EXTRAIT:
Il faut donc absolument écouter les Kinks. Et s'il y a une porte d'entrée à leur oeuvre, au sein de leur ample discographie, je crois que c'est cet album-ci : Face To Face.

Face To Face est le premier véritable album des Kinks. Les trois premiers albums étaient davantage des collections de singles et de reprises que des albums. Cela dit, c'est la même chose pour les premiers albums des Stones et des Who... Vous connaissez beaucoup d'albums pré-66 qui soient vraiment consistants, vous, hormis Rubber Soul des Beatles et Highway #61 de Dylan ?

Au moment de l'enregistrement de Face To Face, les Kinks sont en proie au doute. Les tournées ont suscité des tensions internes, notamment entre le batteur Mick Avory et Dave Davies. Des écarts sur scène réels ou allégués ont même valu au groupe une interdiction de séjour aux Etats-Unis, ce qui hypothèque grandement son avenir. Les Kinks entrent donc en studio repliés sur eux-mêmes et traumatisés.

CONSIGNES:
A) Dressez la liste de tous les groupes de musique nommés dans l'extrait.
B) Recopiez l'extrait en partant des mots « Face To Face est » et en vous arrêtant après « eux-mêmes et traumatisés. ».
C) Répondez à ces questions à l'aide de l'extrait :
(i) Quel est le premier véritable album des Kinks ?
(ii) Entre quels membres les tournées ont-elles créé des tensions ?
(iii) Dans quel pays le groupe a-t-il reçu une interdiction de séjour ?
Basez-vous seulement sur l'extrait.

QUELQUES ENTRÉES:
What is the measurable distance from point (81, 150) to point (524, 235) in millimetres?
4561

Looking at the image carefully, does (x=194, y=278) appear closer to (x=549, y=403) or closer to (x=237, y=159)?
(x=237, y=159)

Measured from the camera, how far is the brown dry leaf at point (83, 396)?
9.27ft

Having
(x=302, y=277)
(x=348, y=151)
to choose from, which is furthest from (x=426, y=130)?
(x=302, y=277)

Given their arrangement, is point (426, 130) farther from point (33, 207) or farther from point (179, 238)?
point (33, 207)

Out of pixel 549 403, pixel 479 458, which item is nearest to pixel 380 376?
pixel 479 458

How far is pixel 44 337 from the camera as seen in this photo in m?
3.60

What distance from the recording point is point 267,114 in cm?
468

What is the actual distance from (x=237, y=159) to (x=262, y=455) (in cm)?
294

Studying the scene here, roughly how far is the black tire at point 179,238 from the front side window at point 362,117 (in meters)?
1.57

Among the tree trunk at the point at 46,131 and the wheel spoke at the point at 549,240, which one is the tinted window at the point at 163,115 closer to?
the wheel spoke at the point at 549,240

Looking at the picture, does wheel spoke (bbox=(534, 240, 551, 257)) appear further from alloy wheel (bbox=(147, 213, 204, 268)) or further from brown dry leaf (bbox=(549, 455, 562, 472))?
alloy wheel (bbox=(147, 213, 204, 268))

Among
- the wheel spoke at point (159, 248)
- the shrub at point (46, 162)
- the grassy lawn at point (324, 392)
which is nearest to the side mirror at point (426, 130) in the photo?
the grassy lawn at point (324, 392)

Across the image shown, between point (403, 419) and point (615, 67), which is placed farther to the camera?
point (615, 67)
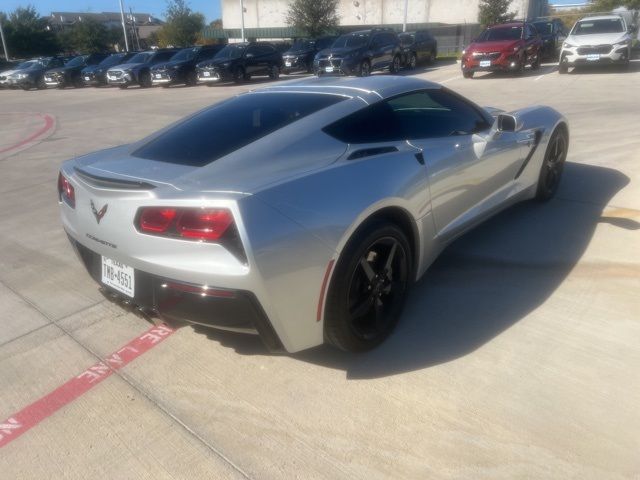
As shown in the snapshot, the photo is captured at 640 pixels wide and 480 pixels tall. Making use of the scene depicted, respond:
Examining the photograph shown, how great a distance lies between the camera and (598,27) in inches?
659

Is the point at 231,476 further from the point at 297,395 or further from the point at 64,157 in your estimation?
the point at 64,157

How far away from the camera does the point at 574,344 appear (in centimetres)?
296

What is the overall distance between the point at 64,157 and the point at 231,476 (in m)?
7.63

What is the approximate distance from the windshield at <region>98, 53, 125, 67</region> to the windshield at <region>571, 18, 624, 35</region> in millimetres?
19005

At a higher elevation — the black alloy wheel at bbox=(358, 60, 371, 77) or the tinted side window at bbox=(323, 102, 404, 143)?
the tinted side window at bbox=(323, 102, 404, 143)

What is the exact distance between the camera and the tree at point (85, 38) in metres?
55.0

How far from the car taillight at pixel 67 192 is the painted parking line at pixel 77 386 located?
87 centimetres

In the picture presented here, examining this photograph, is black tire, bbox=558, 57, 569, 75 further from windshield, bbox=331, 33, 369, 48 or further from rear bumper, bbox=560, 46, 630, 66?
windshield, bbox=331, 33, 369, 48

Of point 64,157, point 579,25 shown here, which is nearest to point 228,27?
point 579,25

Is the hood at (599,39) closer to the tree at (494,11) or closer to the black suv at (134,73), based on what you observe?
the black suv at (134,73)

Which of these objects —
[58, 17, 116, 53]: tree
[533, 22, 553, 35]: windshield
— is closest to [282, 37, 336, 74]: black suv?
[533, 22, 553, 35]: windshield

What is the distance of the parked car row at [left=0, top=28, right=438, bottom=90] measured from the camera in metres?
19.7

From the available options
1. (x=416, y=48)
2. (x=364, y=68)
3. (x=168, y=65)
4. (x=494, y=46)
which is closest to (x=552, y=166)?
(x=494, y=46)

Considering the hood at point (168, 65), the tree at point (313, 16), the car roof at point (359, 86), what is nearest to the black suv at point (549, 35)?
the hood at point (168, 65)
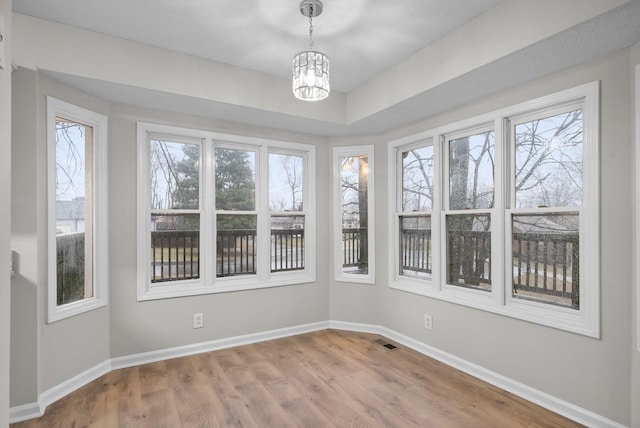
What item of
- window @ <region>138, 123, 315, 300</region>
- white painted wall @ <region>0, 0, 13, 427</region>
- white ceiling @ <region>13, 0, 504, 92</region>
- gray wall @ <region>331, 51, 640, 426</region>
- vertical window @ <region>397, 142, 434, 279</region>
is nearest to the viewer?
white painted wall @ <region>0, 0, 13, 427</region>

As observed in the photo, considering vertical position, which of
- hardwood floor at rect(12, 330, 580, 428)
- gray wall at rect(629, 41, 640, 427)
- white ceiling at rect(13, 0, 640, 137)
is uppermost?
white ceiling at rect(13, 0, 640, 137)

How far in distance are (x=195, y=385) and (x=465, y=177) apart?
3.00m

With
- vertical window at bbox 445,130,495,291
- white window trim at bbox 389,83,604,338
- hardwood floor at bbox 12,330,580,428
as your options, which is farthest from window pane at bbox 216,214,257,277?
vertical window at bbox 445,130,495,291

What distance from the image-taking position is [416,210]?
3709 mm

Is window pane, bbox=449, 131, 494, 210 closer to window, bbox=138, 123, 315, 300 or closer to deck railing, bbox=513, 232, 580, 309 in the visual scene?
deck railing, bbox=513, 232, 580, 309

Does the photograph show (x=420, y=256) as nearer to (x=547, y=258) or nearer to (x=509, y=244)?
(x=509, y=244)

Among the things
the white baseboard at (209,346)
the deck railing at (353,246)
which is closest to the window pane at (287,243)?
the deck railing at (353,246)

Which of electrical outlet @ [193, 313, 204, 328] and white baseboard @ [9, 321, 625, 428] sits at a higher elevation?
electrical outlet @ [193, 313, 204, 328]

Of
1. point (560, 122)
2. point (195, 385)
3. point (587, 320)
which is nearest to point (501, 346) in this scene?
point (587, 320)

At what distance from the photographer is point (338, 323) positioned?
4184 mm

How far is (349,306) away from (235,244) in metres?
1.58

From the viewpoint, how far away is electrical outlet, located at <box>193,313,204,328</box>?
11.3ft

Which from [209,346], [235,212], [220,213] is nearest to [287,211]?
[235,212]

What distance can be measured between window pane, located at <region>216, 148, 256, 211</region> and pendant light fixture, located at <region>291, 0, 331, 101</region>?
1.69 m
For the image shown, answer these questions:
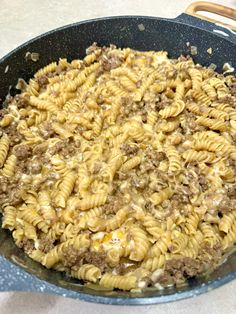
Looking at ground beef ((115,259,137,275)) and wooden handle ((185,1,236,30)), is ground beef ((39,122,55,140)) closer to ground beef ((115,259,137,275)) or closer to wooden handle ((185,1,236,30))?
ground beef ((115,259,137,275))

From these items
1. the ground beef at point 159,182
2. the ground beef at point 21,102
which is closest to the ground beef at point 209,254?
the ground beef at point 159,182

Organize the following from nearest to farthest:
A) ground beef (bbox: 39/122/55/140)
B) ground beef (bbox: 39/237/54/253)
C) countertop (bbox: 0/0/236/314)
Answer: ground beef (bbox: 39/237/54/253)
ground beef (bbox: 39/122/55/140)
countertop (bbox: 0/0/236/314)

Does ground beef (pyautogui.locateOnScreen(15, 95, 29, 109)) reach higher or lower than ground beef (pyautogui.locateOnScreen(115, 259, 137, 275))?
higher

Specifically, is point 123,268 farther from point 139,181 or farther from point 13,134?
point 13,134

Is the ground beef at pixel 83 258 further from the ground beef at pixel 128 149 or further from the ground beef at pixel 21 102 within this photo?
the ground beef at pixel 21 102

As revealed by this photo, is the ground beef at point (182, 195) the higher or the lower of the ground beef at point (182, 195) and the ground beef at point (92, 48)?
the lower

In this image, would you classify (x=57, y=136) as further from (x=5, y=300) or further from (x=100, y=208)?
(x=5, y=300)

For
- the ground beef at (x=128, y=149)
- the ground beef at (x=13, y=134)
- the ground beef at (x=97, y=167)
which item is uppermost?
the ground beef at (x=128, y=149)

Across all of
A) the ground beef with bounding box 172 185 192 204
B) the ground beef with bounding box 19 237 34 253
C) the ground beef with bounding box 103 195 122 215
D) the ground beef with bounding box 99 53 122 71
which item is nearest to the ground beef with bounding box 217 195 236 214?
the ground beef with bounding box 172 185 192 204

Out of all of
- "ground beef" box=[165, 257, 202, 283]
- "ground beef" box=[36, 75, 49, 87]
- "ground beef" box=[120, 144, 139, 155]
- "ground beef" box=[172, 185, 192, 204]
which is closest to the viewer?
"ground beef" box=[165, 257, 202, 283]
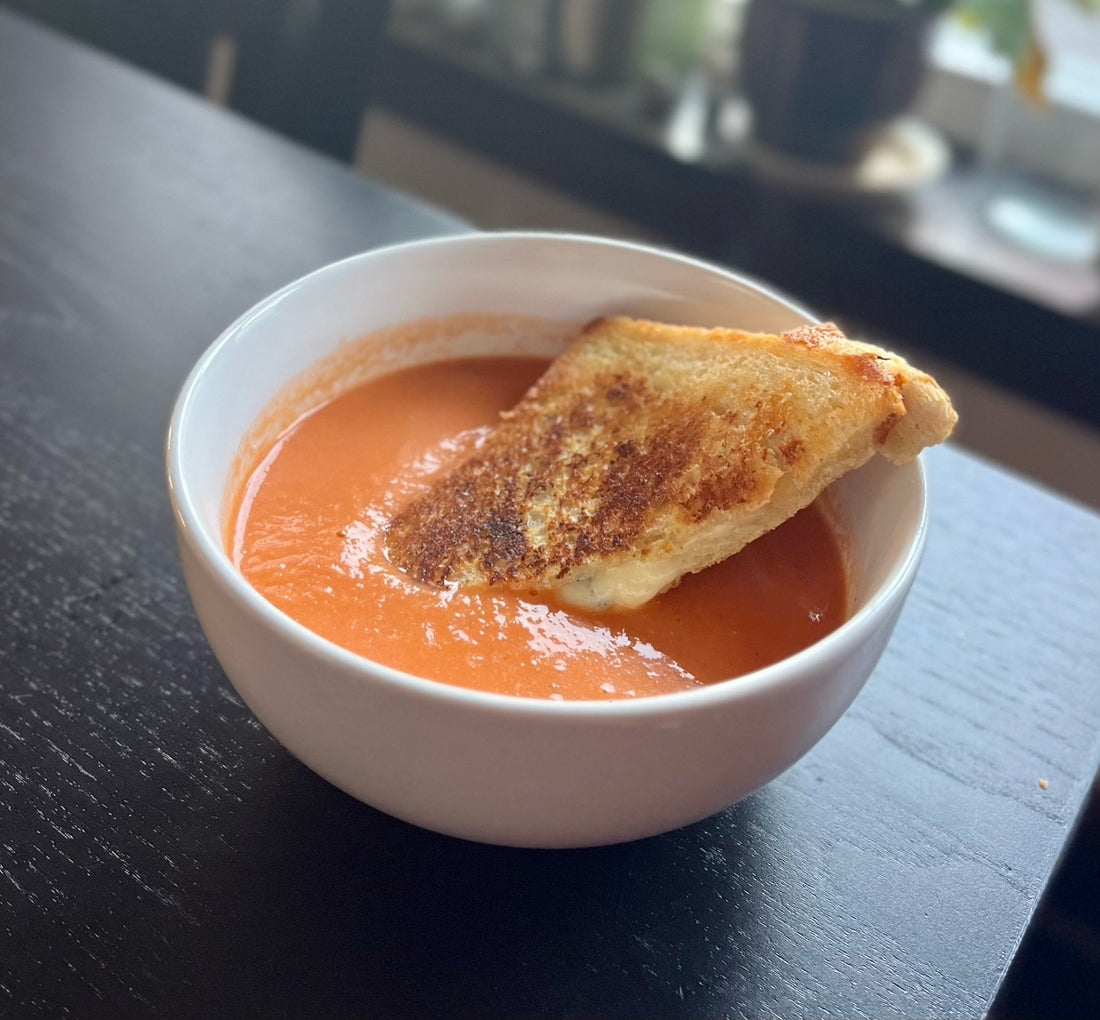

RÉPONSES PAR CONSIGNE:
A) les Kinks, les Stones, les Who, les Beatles

B)
Face To Face est le premier véritable album des Kinks. Les trois premiers albums étaient davantage des collections de singles et de reprises que des albums. Cela dit, c'est la même chose pour les premiers albums des Stones et des Who... Vous connaissez beaucoup d'albums pré-66 qui soient vraiment consistants, vous, hormis Rubber Soul des Beatles et Highway #61 de Dylan ?

Au moment de l'enregistrement de Face To Face, les Kinks sont en proie au doute. Les tournées ont suscité des tensions internes, notamment entre le batteur Mick Avory et Dave Davies. Des écarts sur scène réels ou allégués ont même valu au groupe une interdiction de séjour aux Etats-Unis, ce qui hypothèque grandement son avenir. Les Kinks entrent donc en studio repliés sur eux-mêmes et traumatisés.

C)
(i) Face To Face
(ii) Le batteur Mick Avory et Dave Davies
(iii) Aux Etats-Unis